Under the widely believed assumption that \(P \neq NP\), the landscape of complexity classes is as follows:

complexity

Aside: Collapse Under \(P = NP\)

If \(P = NP\), the classes P, NP, and NP-complete all collapse to a single class. To see why, let \(A \in P\) be any nontrivial language (so there exist strings \(a^+ \in A\) and \(a^- \notin A\)). For any \(B \in NP = P\), let \(M_B\) be a polynomial-time decider for \(B\). The map \[ f_B(w) = \begin{cases} a^+ & \text{if } M_B \text{ accepts } w, \\ a^- & \text{otherwise} \end{cases} \] is a polynomial-time reduction \(B \leq_P A\). Combined with \(A \in NP\), this makes \(A\) NP-complete. Hence under \(P = NP\): \[ P = NP = \text{NP-complete (modulo trivial cases)}. \]

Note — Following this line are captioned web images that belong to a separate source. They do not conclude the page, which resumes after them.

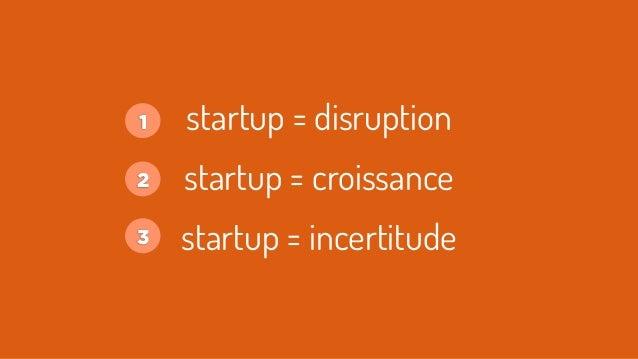 startup = incertitude 1 startup = disruption startup = croissance2 3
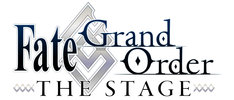 「Fate/Grand Order THE STAGE」仮ロゴ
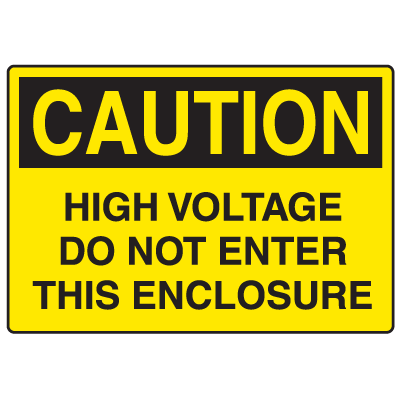 OSHA Caution Signs - High Voltage Do Not Enter This Enclosure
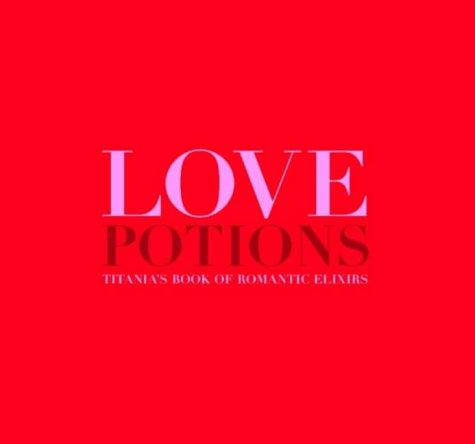 Love Potions: Titania's Book of Romantic Elixirs: Titania Hardie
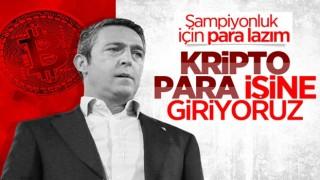 Ali Koç: Fenerbahçe olarak kripto para işine gireceğiz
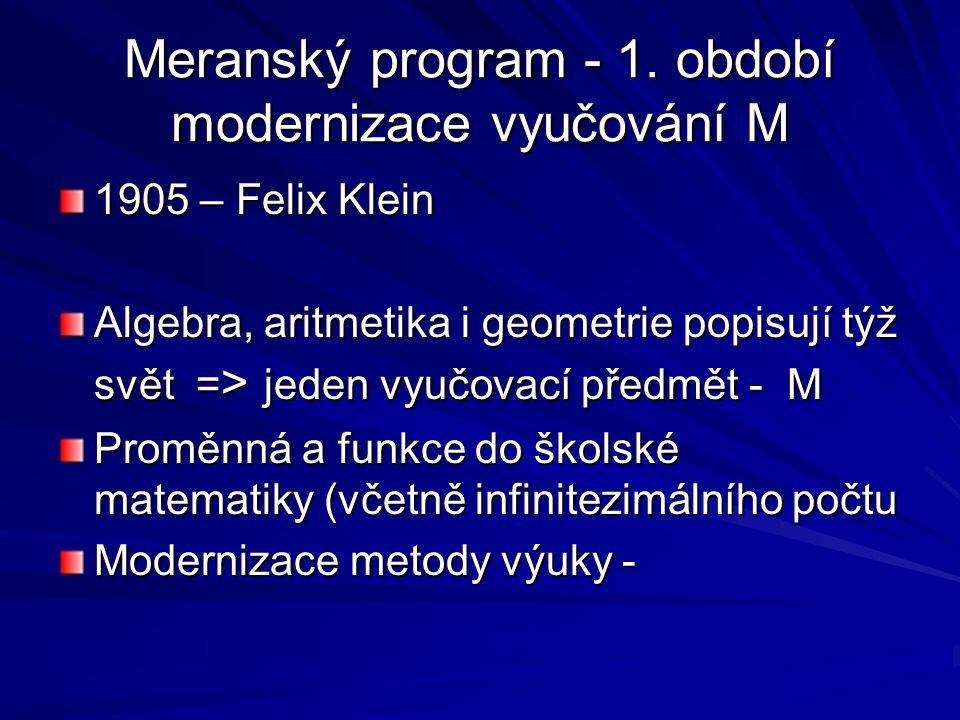 Meranský program - 1. období modernizace vyučování M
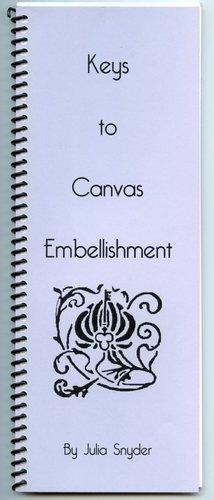 Keys to Canvas Embellishment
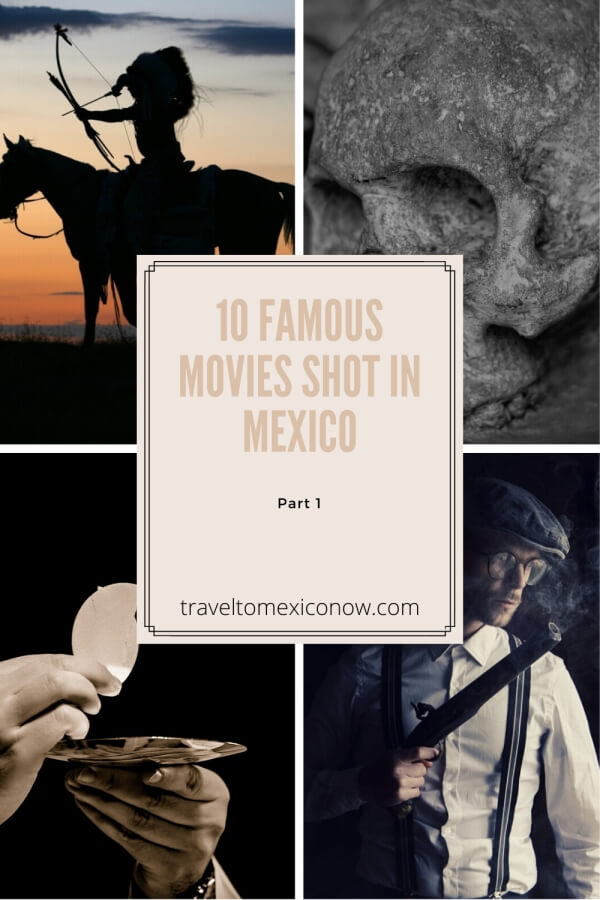 Movies shot in Mexico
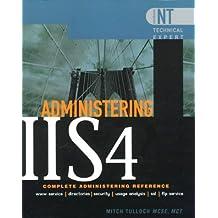 Administering Internet Information Server 4 (Windows Nt Technical Expert)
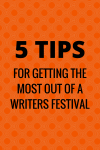 5 tips for getting the most out of a writers festival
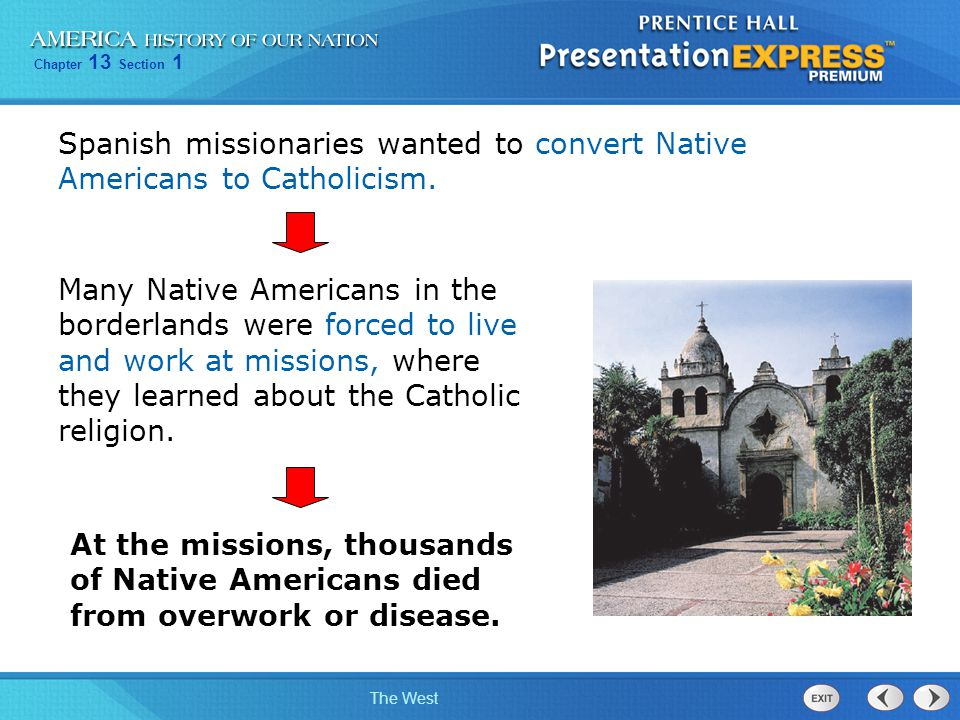 Spanish missionaries wanted to convert Native Americans to Catholicism.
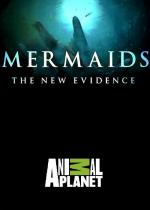 Mermaids: The New Evidence (TV)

Math ↔ CS: Living with Intractability

NP-completeness theory has profound practical implications. When an industrial problem in scheduling, routing, network design, or resource allocation is shown to be NP-complete, an exact polynomial-time algorithm is almost certainly out of reach. The response is not to give up but to change the question: practitioners turn to approximation algorithms with provable suboptimality bounds, heuristics such as simulated annealing or genetic algorithms, fixed-parameter tractable solvers for restricted inputs, and SAT/SMT solvers that exploit problem structure despite worst-case exponential behavior. The boundary between P and NP-complete thus does not end engineering — it reshapes it.